The report reveals companies that bought goods from Xinjiang and shipped them elsewhere, but trade data does not specify whether certain banned items have arrived in the United States. So it’s hard to know if the same tomatoes imported from Xinjiang were shipped to the U.S., but it’s clear that Kubanochka branded tomato products are sold in the U.S., including international food stores. Grand Star did not respond to a request for comment.

C4ADS also observed that at least three XPCC subsidiaries sell XPCC cotton, despite being part of the Better Cotton Initiative, a global industry recognition program that says it encourages ethical sourcing of cotton products. The Better Cotton Initiative declined to comment on whether the company’s activities conflicted with its policy.

One of Xiamen ITG’s three subsidiaries is a supply chain management company worth about 14 billion yuan. According to official trade data compiled by Panjiva, Xiamen ITG and its own affiliates have provided a small and large North American retailer, including Walmart Canada and Ohio-based company MMI Textiles, a military supplier that also supplies hospital safety equipment. Xiamen ITG sent two shipments of polyester and cotton fabric to MMI in 201 pol, trade data shows, before the United States began the Xinjiang cotton blockade. Asked about the shipment, Nick Rivera, chief operating officer of MMI Textiles, said it had stopped working with the firm in January 2019 and that MMI “had trouble knowing the details you described in your query.”

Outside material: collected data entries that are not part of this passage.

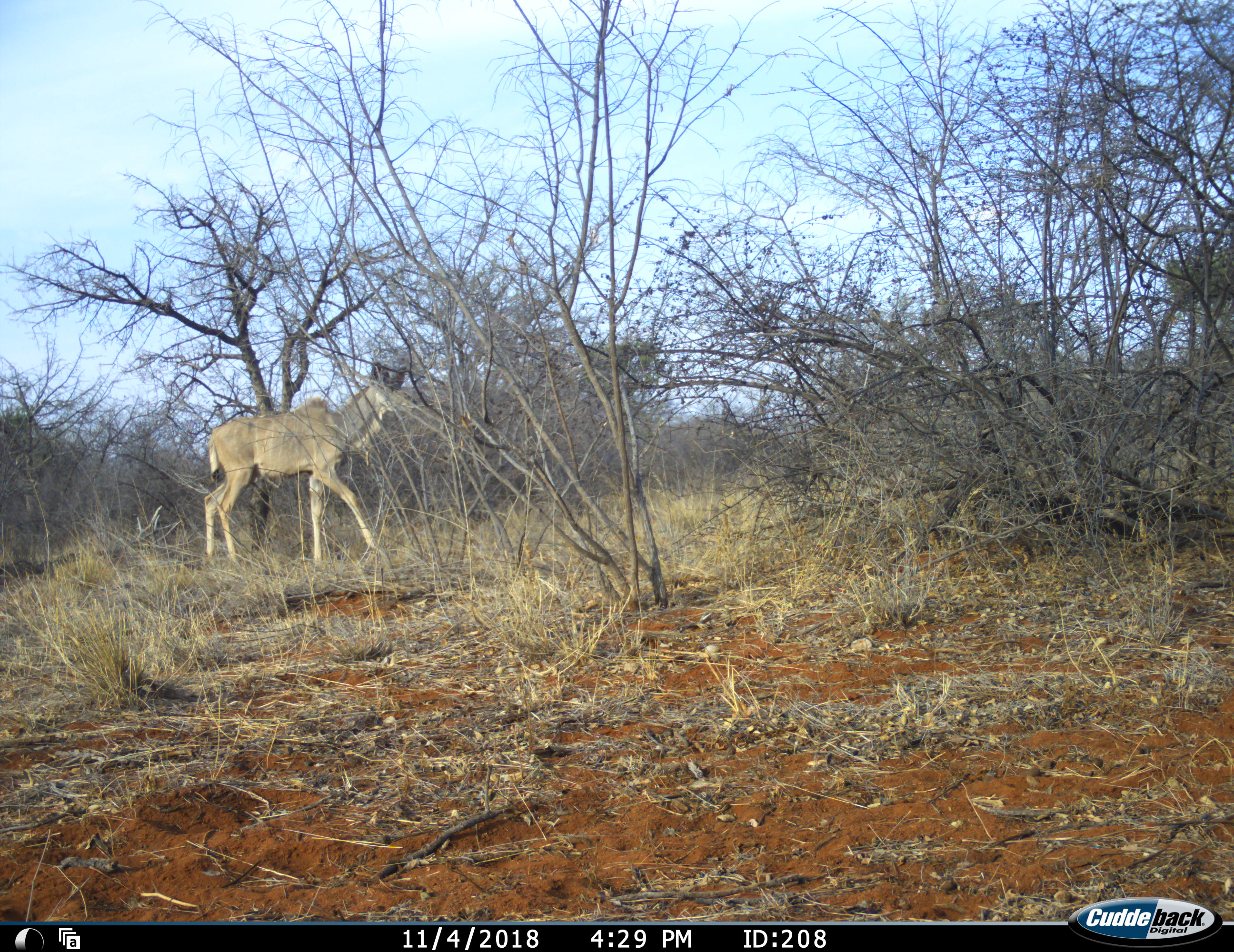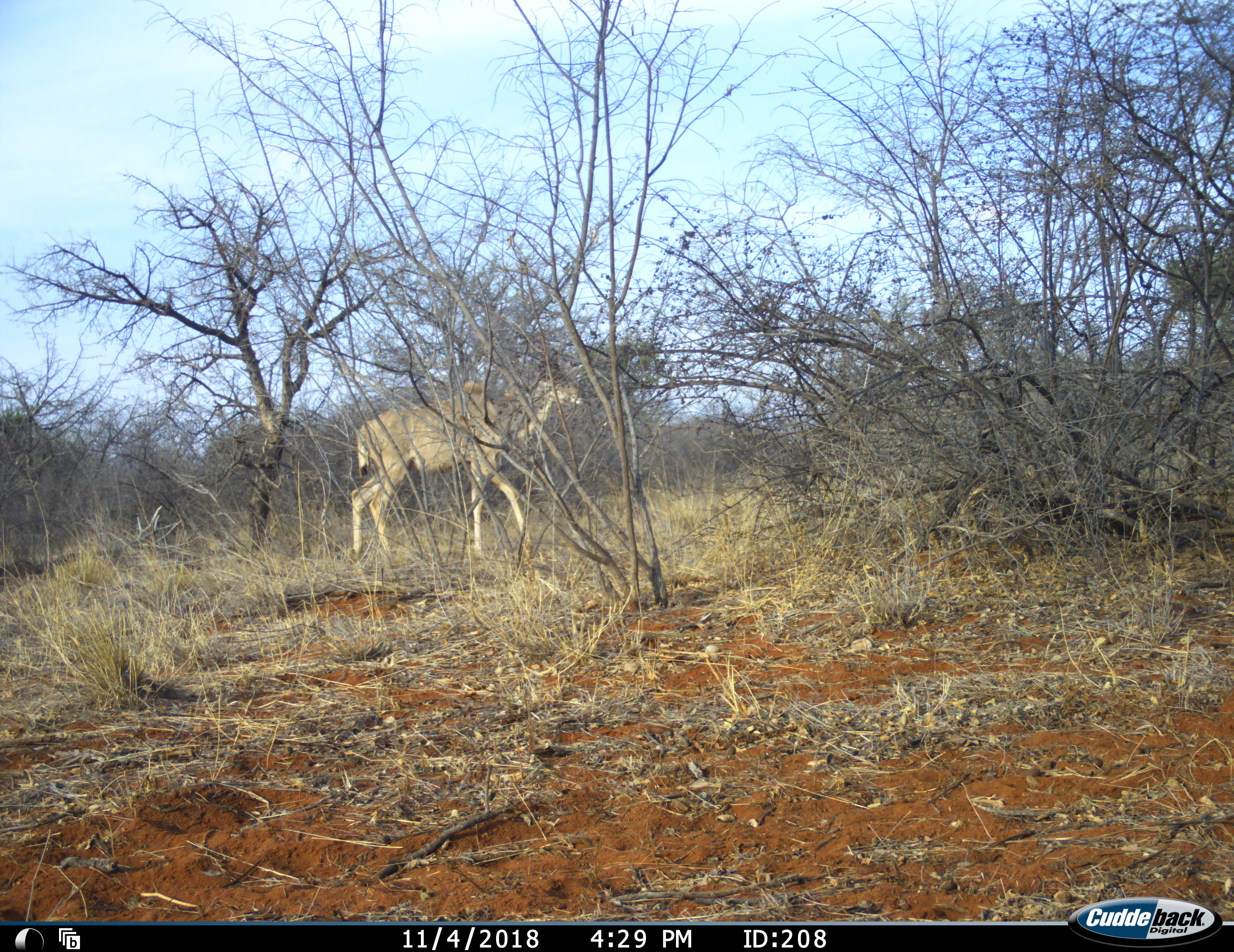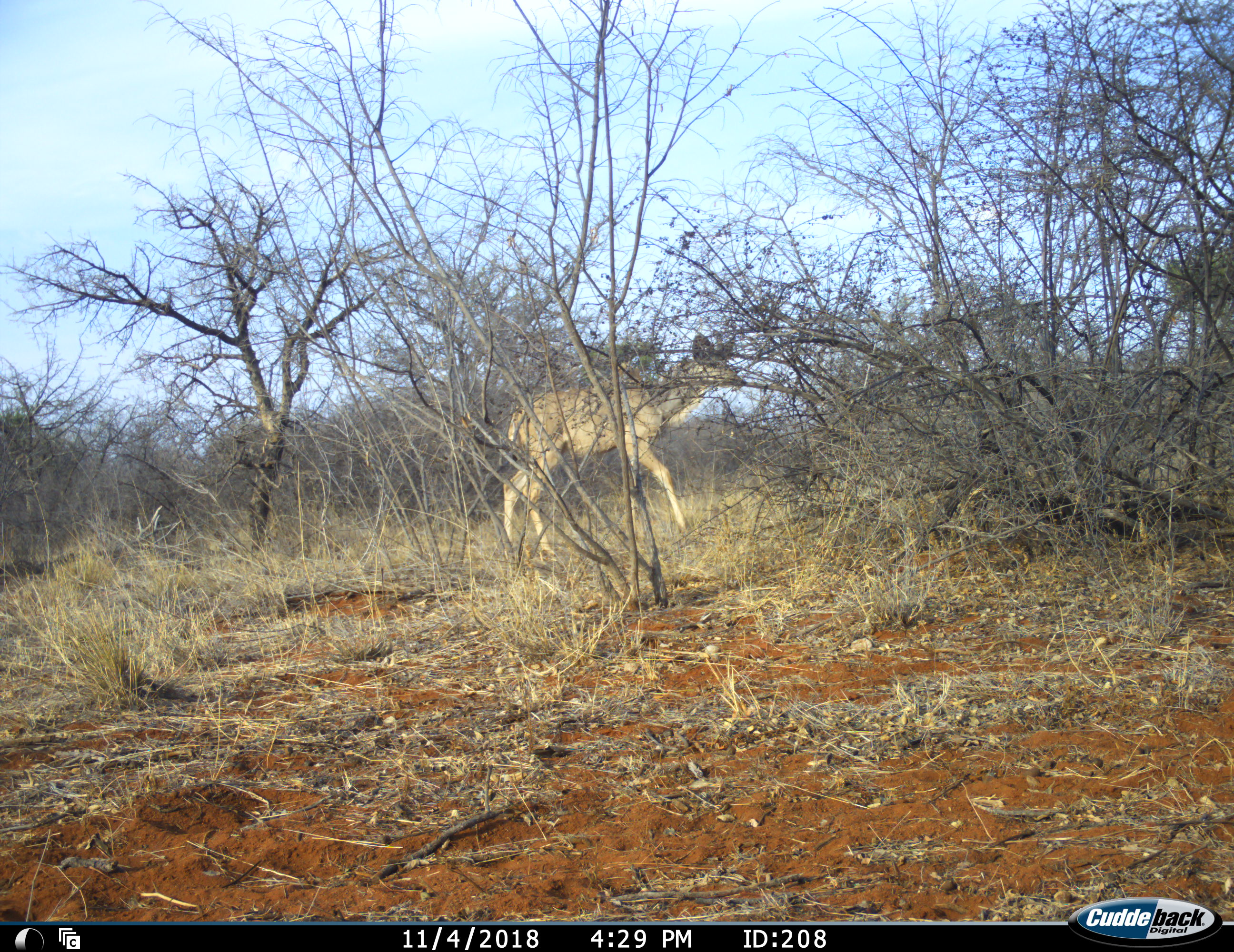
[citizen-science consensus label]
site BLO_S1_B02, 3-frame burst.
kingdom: Animalia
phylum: Chordata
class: Mammalia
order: Artiodactyla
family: Bovidae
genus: Tragelaphus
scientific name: Tragelaphus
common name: kudu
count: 1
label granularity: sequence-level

Founded in 1954 – just five years after the ruling Communist Party took power in China – the XPCC focused primarily on resettling Han Chinese immigrants in the Xinjiang region, the historical home of Uyghurs and other Muslim minority groups. According to a study published by Yajun Bao at Oxford University, about 86% of current XPCC members are Han Chinese. XPCC is so powerful that Bao and other scholars have described it as a parallel role to the Xinjiang regional government, with interests ranging from cotton cultivation to television and radio. XPCC has thousands of subsidiaries and makes up up to 21% of the region’s production, including manufacturing.

Irina Bukharin, lead researcher on the C4ADS report, said, “XPCC is the primary culprit of mass detention and forced labor in Xinjiang and has a broad economic footprint.” “It’s also approved, so it’s important to understand how it relates to the global economy, how sanctions and other measures targeting forced labor in the region are declining.”

In January, U.S. Customs and Border Protection said it would seize all tomato and cotton products imported from Xinjiang. C4ADS, however, found that both types of products could be made in the United States, including travel to third countries. XPCC is the largest producer of cotton in China and a major player in the tomato industry.

Stopping shipments from the region is not always a clean process, as XPCC companies often sell their products in other parts of China or through middle companies in other countries. Customs and Border Protection Officer Anna Hinojosa told BuzzFeed News that the difficulty in obtaining information about Xinjiang’s companies has created a challenge for U.S. regulators.

“XPCC is the superpower of an organization. It has many subsidiaries and they move and change frequently, ”said Hinojosa, executive director of the CBP for Trade Remedies. “Keeping track of them is hard work.”

“I think there are probably some products coming to the United States that we are not yet aware of that are affiliated with XPCC.”

XPCC did not respond to a request for comment.